Throughout the season, the Steelers wanted to be a run-first team, one that was smash-mouth, punished teams, and controlled the ball. Late in the season, in that three-games-in-11-day stretch around Christmas, the Steelers tried to do just that, but they failed time and time again.

Noticeably, there were no checks at the line from Wilson like there had been earlier in the season, especially in the win over the Bengals.

The report from Dulac certainly raised eyebrows Tuesday and has generated quite a bit of buzz across the NFL landscape. Wilson is entering a pivotal offseason as a free agent, and the Steelers need an answer at quarterback. 

Based on what Kinkhabwala said after calling Dulac’s report “patently false,” she also stated that it comes off as Wilson trying to drum up a market for himself, something she says he reportedly doesn’t have across the league.

“In talking to coaches and general managers around the league, there’s just not a market for his services right now,” Kinkhabwala said of Wilson entering free agency. “And so, when I read something like that, I read this as a desperate ploy to explain why the season ended the way that it did, to assign blame elsewhere, and to perhaps try to create a market here in Pittsburgh for his services. And the truth is, it’s just not true.”

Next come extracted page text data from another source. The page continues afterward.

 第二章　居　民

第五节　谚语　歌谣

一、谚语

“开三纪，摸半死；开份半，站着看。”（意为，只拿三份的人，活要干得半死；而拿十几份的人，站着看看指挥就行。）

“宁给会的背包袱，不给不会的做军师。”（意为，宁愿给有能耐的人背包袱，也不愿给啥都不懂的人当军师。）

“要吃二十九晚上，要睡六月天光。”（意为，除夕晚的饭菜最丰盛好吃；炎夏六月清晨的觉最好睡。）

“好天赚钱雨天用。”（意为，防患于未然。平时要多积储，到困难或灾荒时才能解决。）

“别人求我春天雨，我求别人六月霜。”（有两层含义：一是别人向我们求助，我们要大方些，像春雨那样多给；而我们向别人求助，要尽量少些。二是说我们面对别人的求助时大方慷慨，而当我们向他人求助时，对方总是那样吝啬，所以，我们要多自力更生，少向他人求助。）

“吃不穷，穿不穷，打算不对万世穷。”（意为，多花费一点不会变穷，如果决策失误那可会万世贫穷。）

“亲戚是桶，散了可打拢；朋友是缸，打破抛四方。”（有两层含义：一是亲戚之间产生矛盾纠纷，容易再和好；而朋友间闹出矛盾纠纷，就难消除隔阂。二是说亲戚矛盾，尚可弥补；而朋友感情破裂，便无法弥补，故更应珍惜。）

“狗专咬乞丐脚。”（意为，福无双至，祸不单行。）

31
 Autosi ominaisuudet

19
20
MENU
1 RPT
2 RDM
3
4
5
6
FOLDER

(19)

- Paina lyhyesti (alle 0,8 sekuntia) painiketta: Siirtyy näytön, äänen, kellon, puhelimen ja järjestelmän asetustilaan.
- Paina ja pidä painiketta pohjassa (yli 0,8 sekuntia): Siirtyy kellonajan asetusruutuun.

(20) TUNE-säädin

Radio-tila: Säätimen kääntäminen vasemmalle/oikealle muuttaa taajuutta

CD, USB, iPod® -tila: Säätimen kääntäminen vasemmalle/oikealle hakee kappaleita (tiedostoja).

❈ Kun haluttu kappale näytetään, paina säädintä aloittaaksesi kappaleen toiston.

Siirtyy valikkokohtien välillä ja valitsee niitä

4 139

You don’t hear reporters on the national level come out and call a report from a local reporter untrue, but that’s what Kinkhabwala just did. Maybe there’s some truth to that, given that it’s one-sided and comes from Wilson’s camp to try to drum up interest entering the offseason.

Maybe not, though. Only time will tell. It will be a curious month ahead leading up to free agency’s start on March 12.